Archive for April, 2022

Attention Retirees and Tax Payers

Today’s post has a dual purpose, for a somewhat small group of readers and at the same time a very large group. The small group consists of retirees having employer provided healthcare benefits. HR consultants have discovered another way to save employers money and subtly change the employees’ healthcare benefit plan. What I mean by “subtly” change the benefit plan is best depicted by another benefit plan change occurring since the 1980s in the pension plan arena. The change occurred when employers shifted from defined benefit retirement plans to defined contribution plans. At the time, employers were dealing with significant unfunded liabilities and unpredictable expenses which were impacting profitability. Adopting this new form of retirement benefit immediately addressed these issues.

 

So let’s fast forward to the present. Similar to defined benefit pension plans, retiree healthcare plans have similar challenges for employers. Those being large, unpredictable costs and continually growing liabilities. Like everything associated with healthcare, when promises were made by employers to employees related to healthcare insurance coverage, no one envisioned the out of control, multi-trillion dollar healthcare industry we now have.

 

Again, enter the HR consultants with employer solutions. Some of you will be familiar with Medicare Advantage plans. If for no other reason they’re constantly being advertised on television. Some of you may even be members in these plans because AARP, along with their business partner, UnitedHealthcare, has been an active advocate of such plans for a number of years. Let me pause and as background information let you know Advantage Plans are not new. They were part of the original Medicare legislation. However, a perfect storm of sorts has created a new environment for these plans.

 

Rather than bore you with rabbit-trail details. Let me hit the highlights and you can decide for yourself if more education is needed. First, remember when someone was promoting the adoption of Obama Care, and said you won’t have to change your doctor? Well, you may hear the same thing when your employer replaces their existing retiree health plan with a Medicare Advantage plan. You might experience the same result as those enrolling in Obama Care. You also might find your current hospital is not included in the new plan. In the health care community, the terminology you will hear describing where you can go and who your Doctor can be is “network.” And more importantly, the description, “out-of-network” will be used to describe those providers no longer covered by the new insurance plan. An old adage, “if it sounds to good to be true, in all likelihood it probably is,” might be applicable at this point.

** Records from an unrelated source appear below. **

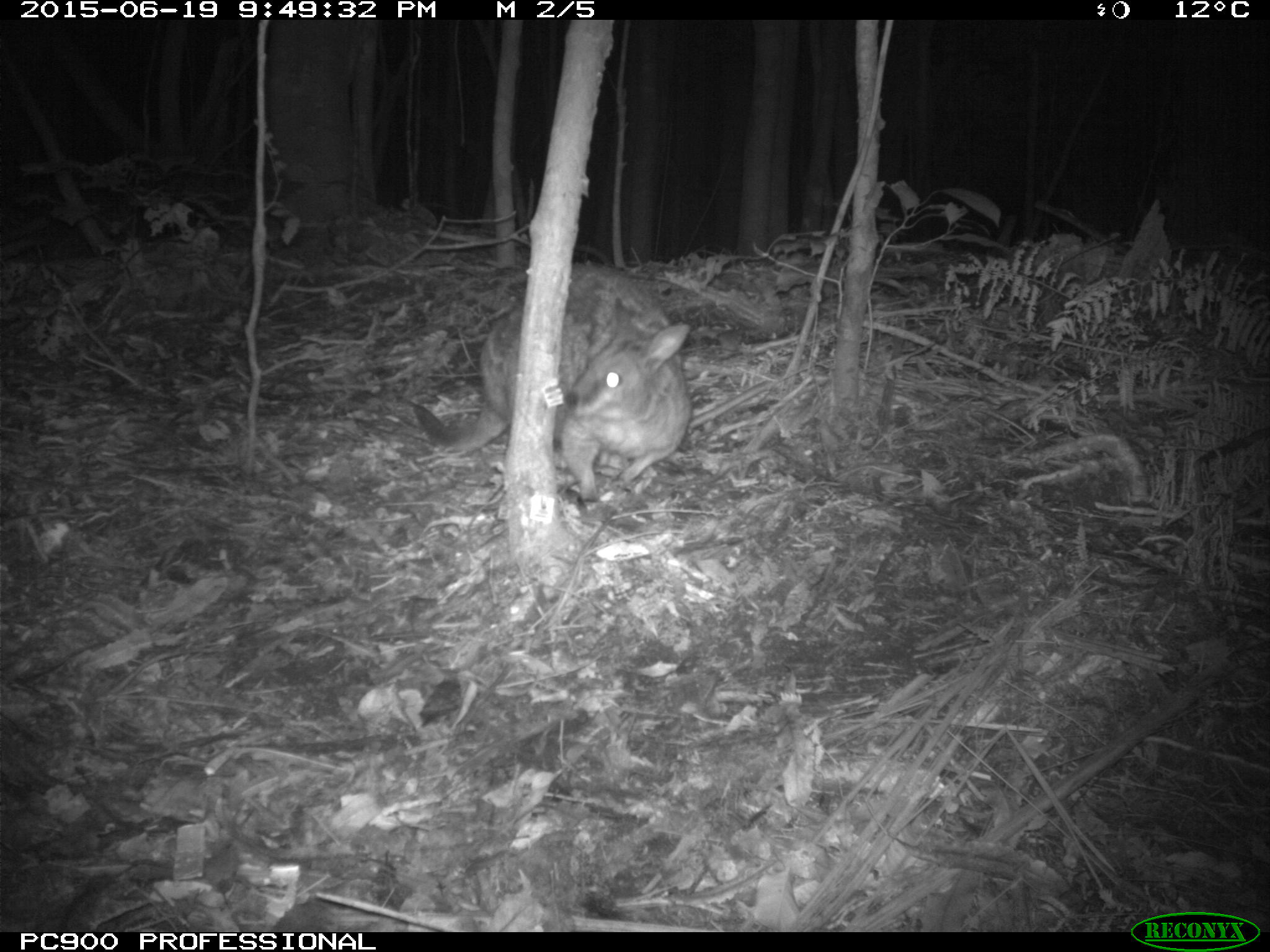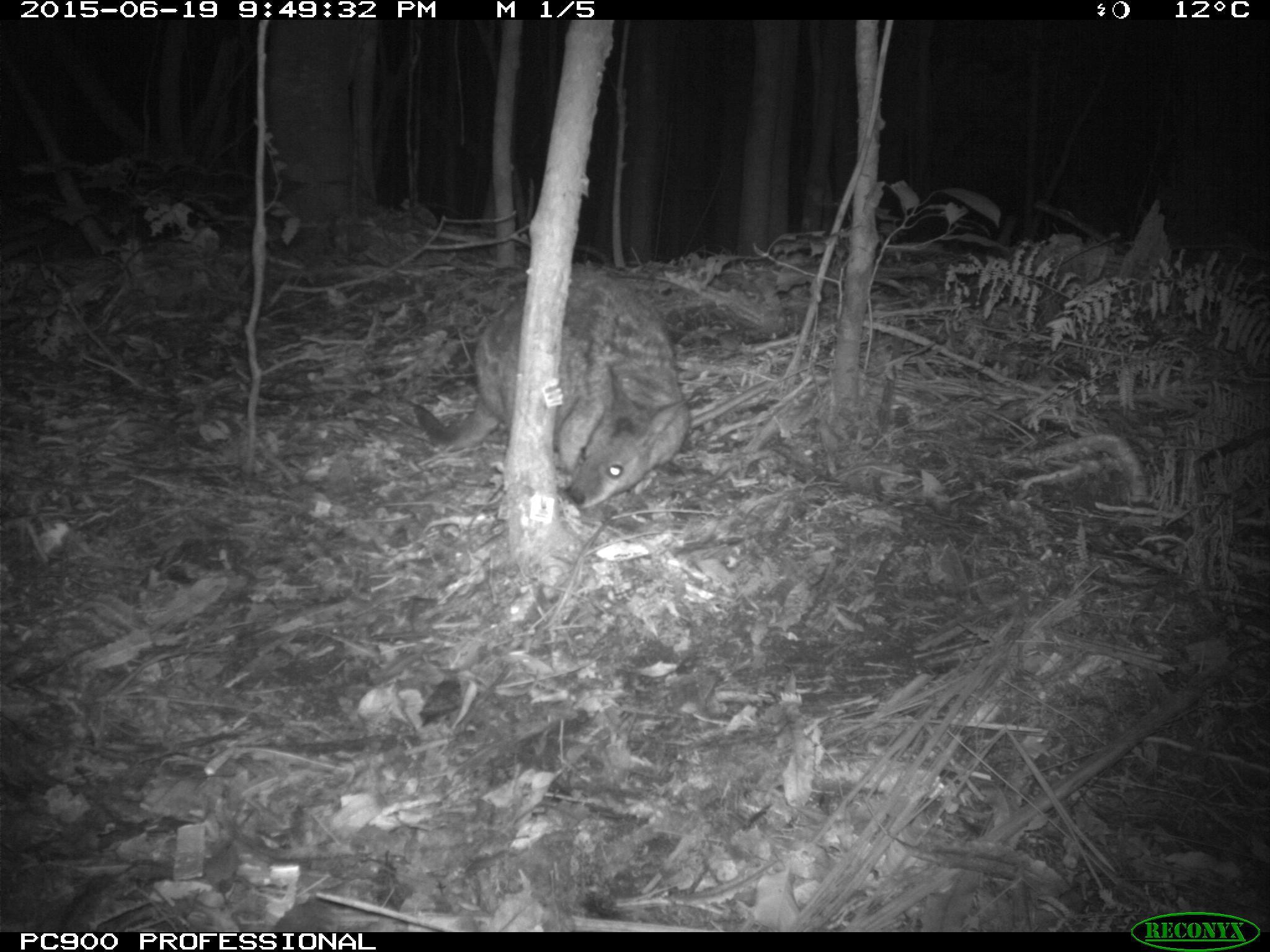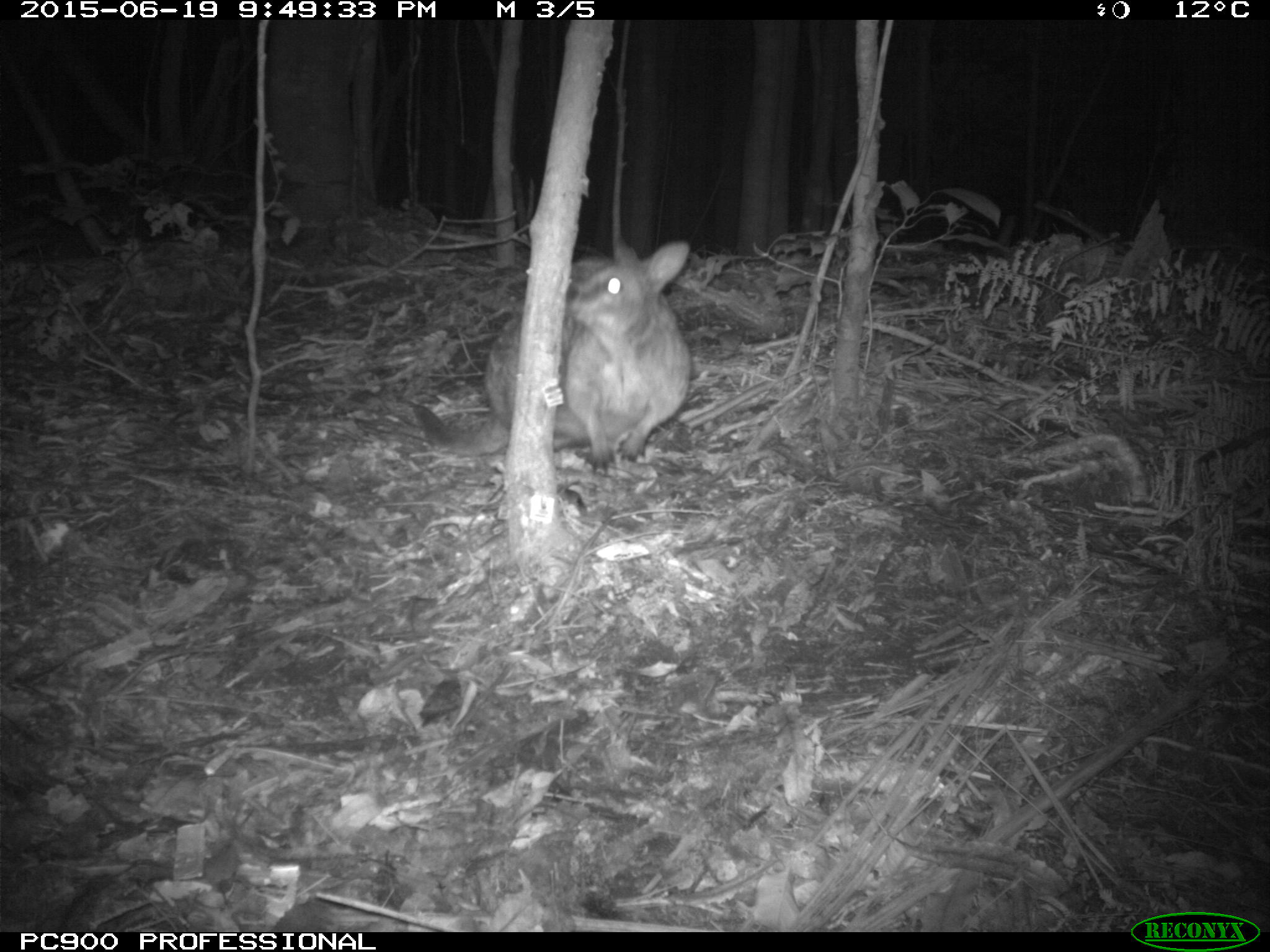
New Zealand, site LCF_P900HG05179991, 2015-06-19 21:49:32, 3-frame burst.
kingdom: Animalia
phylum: Chordata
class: Mammalia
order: Diprotodontia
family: Macropodidae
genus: Notamacropus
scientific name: Notamacropus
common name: wallaby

Advantage Plans have undergone significant transformation since the 1980s because of attempts by the government to gain more “control” over Medicare costs. Demonstration projects attempting to encourage improved quality, reduce government expenditures, add additional benefits and promote innovations in health delivery have resulted in the hyper-growth of Advantage Plans.

 

Not surprisingly with billions of dollars at stake, insurers have rushed to the “Medicare Payment Trough.” With the explosion of Medicare Advantage Plans it’s no surprise enrollments have increased accordingly. Here, however, is the interesting part of the story. Since 2008, enrollment in employer-sponsored, Medicare Advantage Plans has gone from 1.6 million to over 5 million. Why, you might ask? Let’s look at a recent situation that highlights the good, the bad and the ugly.

 

As promised, here’s something for you taxpayers reading this. As many similar things, Medicare Advantage is not new. In fact, corporate America has been making the changes in retiree healthcare benefits for over a decade. What raised the attention level most recently, however, is New York City’s decision to shift more than 200,000 retirees to an Advantage plan with proclaimed savings of $600 million/year. How some skeptics have asked? Improved efficiencies? Better clinical control?  Not unexpectedly, some folks within the New York City infrastructure have taken issue with the conversion and have sued to delay implementation. Decisions related to the lawsuit are in process.

 

Here are some interesting facts. In the last decade, enrollment in Medicare Advantage Plans has more than doubled. Medicare spending was $321 higher in 2019 and growing faster per person for enrollees in Medicare Advantage vs. traditional Medicare. In total, this resulted in $7 billion in additional spending. (Source Kaiser Health News) Medicare program solvency continues to be a major issue. As part of the Obama Care Act passage a little publicized tax, The Net Investment Income Tax (NIIT) of 3.8%, was included. This tax was created to help fund Medicare expansion. So beware Medicare has been a financial drain on the government budget for decades, it continues to be a financial drain, and there will continue to be “taxes” levied to cover the drain until something is done about healthcare in this country.